Modernizing Elections: 4 Myths vs. Reality
Elections are the bedrock of democracy in the United States. One vitally important but often overlooked aspect of election management is staffing and personnel.
Elections are the bedrock of democracy in the United States. Casting a vote is perhaps the single most foundational right Americans have, and ensuring reliable and well-run elections is among the most important functions of government. But managing and running elections is an extremely complicated process.
One vitally important but often overlooked aspect of election management is staffing and personnel. Managing poll workers requires an inordinate amount of attention and resources, but many elections offices still handle this crucial function using spreadsheets and manual processes.
“If you look at a typical elections office, it really hasn’t changed in the last 15 years. But the election landscape around it really has,” says Ron Davis, the CEO of EasyVote Solutions, which provides election management solutions to state and local governments. “Elections can’t be successful without technology. It’s all about identifying the manual processes that could be automated to help election officials spend their valuable time in areas where they really need to make the most important decisions.”
As elections officials across the country push ahead with efforts to modernize their processes, it’s important to examine some key myths about poll worker management.
Myth #1: It’s easy to stay in touch with poll workers.
Recruiting, training and communicating with poll workers is the most difficult and time-consuming part of managing elections personnel. A single election in a single jurisdiction may require hundreds or thousands of poll workers – not just on Election Day but for several weeks of early voting, depending on local laws.
Management systems such as EasyVote’s enable officials to easily send out mass information to poll workers at the click of a button, based on their preferred method of communication, whether that’s text, email or a letter by mail.
Myth #2: Most poll workers come back year after year, so it’s easy to reuse staffing plans from previous elections.
The election landscape changes constantly. Even in a normal cycle, there’s constant churn among a jurisdiction’s pool of potential poll workers as individuals move away or are no longer available. As the 2020 election showed, disruptions and disasters make it infinitely more complicated to manage poll workers. Thanks to public health concerns and uncertainties throughout the divisive election season, many jurisdictions saw a significant drop in poll worker recruitment and availability. These changes are increasingly difficult to manage with manual spreadsheets.

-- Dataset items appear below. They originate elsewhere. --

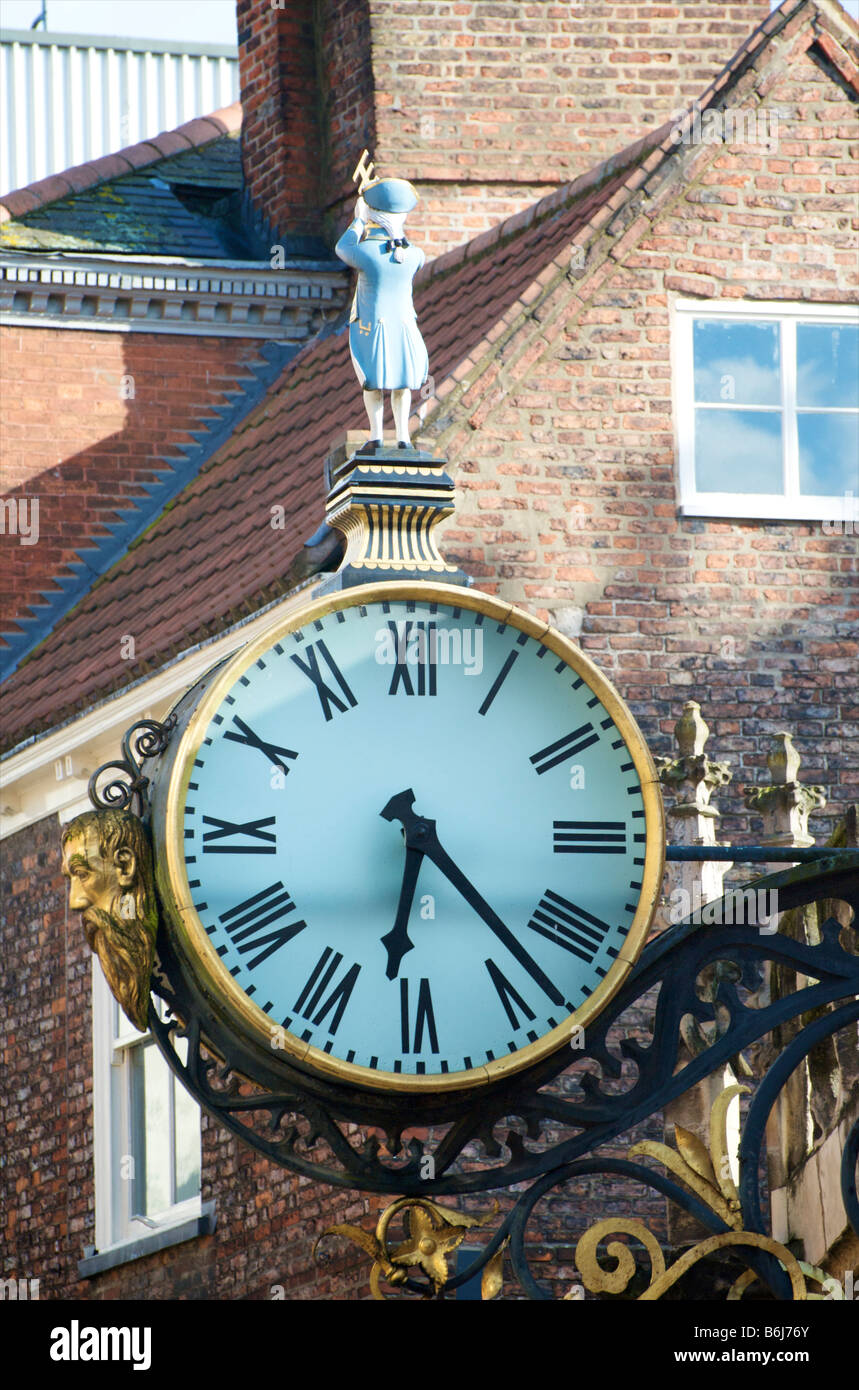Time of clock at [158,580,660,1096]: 6:23
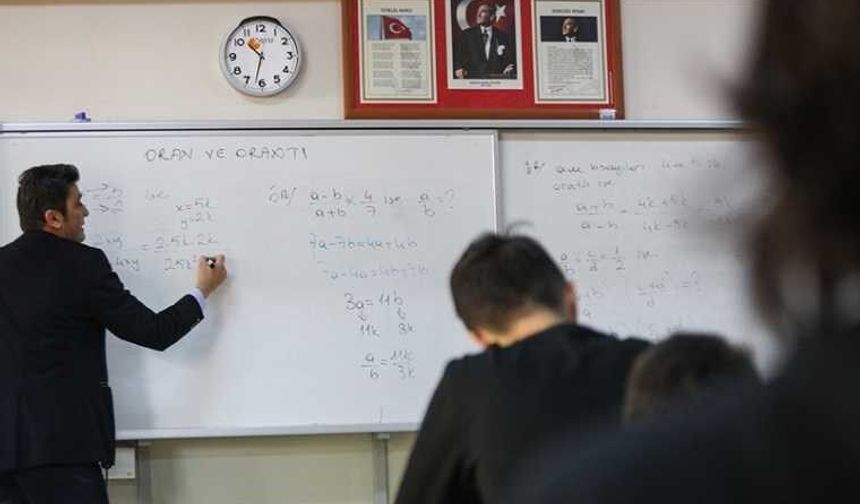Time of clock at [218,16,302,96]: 10:32
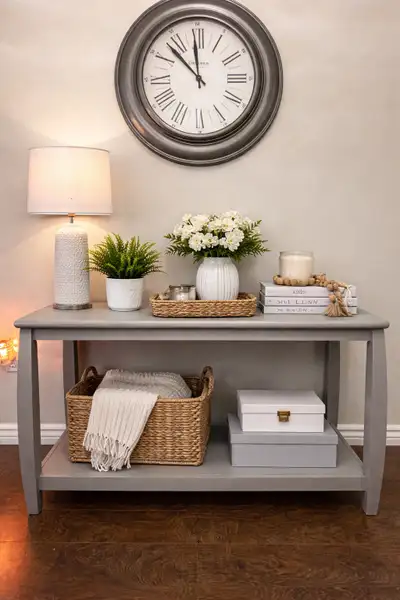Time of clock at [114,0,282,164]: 11:52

With tools like the solution from EasyVote, election officials can easily survey poll workers about their availability for upcoming dates and specific polling spots, and send reminders about work assignments and upcoming training sessions.
Myth #3: Early voting and vote-by-mail makes it easier to staff polling places.
Thanks to policy changes in many states, more Americans are choosing to vote early or vote by mail, rather than wait in line to vote on Election Day. In 1996, 89.5 percent of total votes in the U.S. were cast in physical polling places on Election Day, according to data from the Pew Research Center; by 2018, that number had dropped to 59.6 percent.[i]
While these voting options offer greater convenience – and while they may ease congestion on Election Day – they can actually make it even more complicated to manage poll workers. Expanded early-voting periods mean additional days officials must ensure people are available and trained to work the polls.
All these changes make it even more important for elections officials to leverage technology to manage poll staffing functions.
Myth #4: Poll workers are all unpaid volunteers.
It’s true that most of the nation’s poll workers are volunteers, but numerous jurisdictions provide payment and expense reimbursements for individuals who staff polling locations. Prompt payment is an important part of retaining poll workers from one election to the next. “If you can get this out quickly, you’re going to keep them coming back,” says EasyVote Account and Product Manager Patrick Lee.
But relying on manual processes can delay poll worker payments by weeks or months. With management solutions such as those from EasyVote, says Patrick Lee, agencies can reduce the payment process from three to four weeks to under one week.
With the right software, state and local elections offices can easily modernize, automate and streamline poll worker management. Such tools provide a more predictable and consistent process across jurisdictions, and they help agencies meet evolving demands for how elections are run. Poll worker management technology provides an agile and scalable way for jurisdictions to respond quickly to disruptions and crises.